• [What you will do]: Continue the text on agile adoption in large organizations, starting right after its last sentence.

• [Source]:
Agile adoption failure stories are abundant, especially in large organizations. There are many vague reasons and lame excuses for this: “Our culture doesn’t support change initiatives.” “Our leadership won’t adopt an agile mindset.” “Our change order process can’t integrate with an agile process.” And so on.
Here are some concrete things you can do or consider as an organization leader or manager if you seriously want to see an agile approach bear fruit. For each of these, I’ll share a Silver Bullet Solution or SBS for short.
Remember: Learning to be Flexible is Hard
Keep this in mind for the first 1-2 years of piloting an agile approach. Replace all stickies on your monitor with stickies that say “Learning to be Flexible is Hard.” Get it etched on the inside of your car’s windshield.
Learning something new is easier if you start by following a set of basic rules for a while until they become rote and can be applied and combined in an ad hoc manner. A healthy agile team determines their starting rules for the situation and changes them over time to adapt to the changing situation.
Herein lies a conflict. A team new to agile needs direction on how to get started in a way that doesn’t just create a new calcified process which they don’t own.
SBS: Have the team work with a well-defined agile process template for the first 3-6 months. Then have them start introducing changes through process retrospective meetings every 2 weeks.
If you followed my earlier advice, in a year, you’ll remember that Learning to be Flexible is Hard, and you’ll check in with your team to see how flexible they really feel they can be. Permission is necessary but not sufficient to escape the feeling of we’ve always done it this way (even if always is just the past few months).

• [Stored data]:
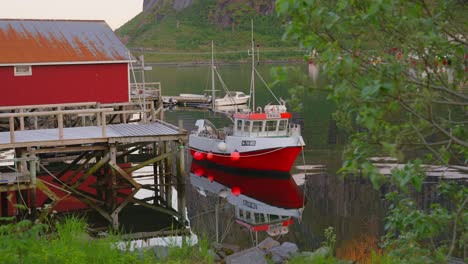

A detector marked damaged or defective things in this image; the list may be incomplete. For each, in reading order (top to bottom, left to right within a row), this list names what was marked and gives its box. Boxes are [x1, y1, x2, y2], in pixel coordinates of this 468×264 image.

rusty corrugated metal roof [0, 19, 131, 64]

• [Exercise response]:
Once your team has mastered the basic tools of your template process, they need to get good at bending and breaking those rules. Maybe join a retrospective meeting and suggest a radical change your team assumed you’d never be okay with changing. Get the point across that they are responsible for how they work together and achieve success. And make sure no one is turning into an overzealous Scrum cop. Speaking of which…
Maybe Don’t Hire a Scrum Master
I’m not saying “NO Scrum Masters!” Rather, consider whether your team needs one, and, if so, be thoughtful when providing one. In my experience, many full-time Scrum Masters tend to become process police. They insert themselves into retrospectives to chastise anyone perceived to not follow The Process and act as the gatekeeper for any new ideas the team wants to try out. This behavior pattern is antithetical to an agile approach and will very effectively teach your team to hate your process.
If you or your team feel as though someone needs to hold this role, have a developer, designer, or product owner who is 100% dedicated to the team take it on. That way their primary goal is achieving success for the team’s goals through an effective process, vs having an effective process while justifying the value of a Scrum Master.
If support from outside the team from an experienced agile practitioner is desired, consider contracting or hiring an agile coach. The key here is, let your team(s) decide whether they want to start, stop, or continue working with the coach to ensure the agile coach always provides value to the people over the process.
SBS: If you want a Scrum Master, make it a team role instead of a job. Let your team decide if they want an agile coach.
Small 100% Dedicated Teams
Keep your teams small enough so they can communicate effectively not only on what they’re working on but how they’re working. Changing a flexible process should only require a retrospective meeting, not a change initiative prefixed with rounds of buttering up and politicking.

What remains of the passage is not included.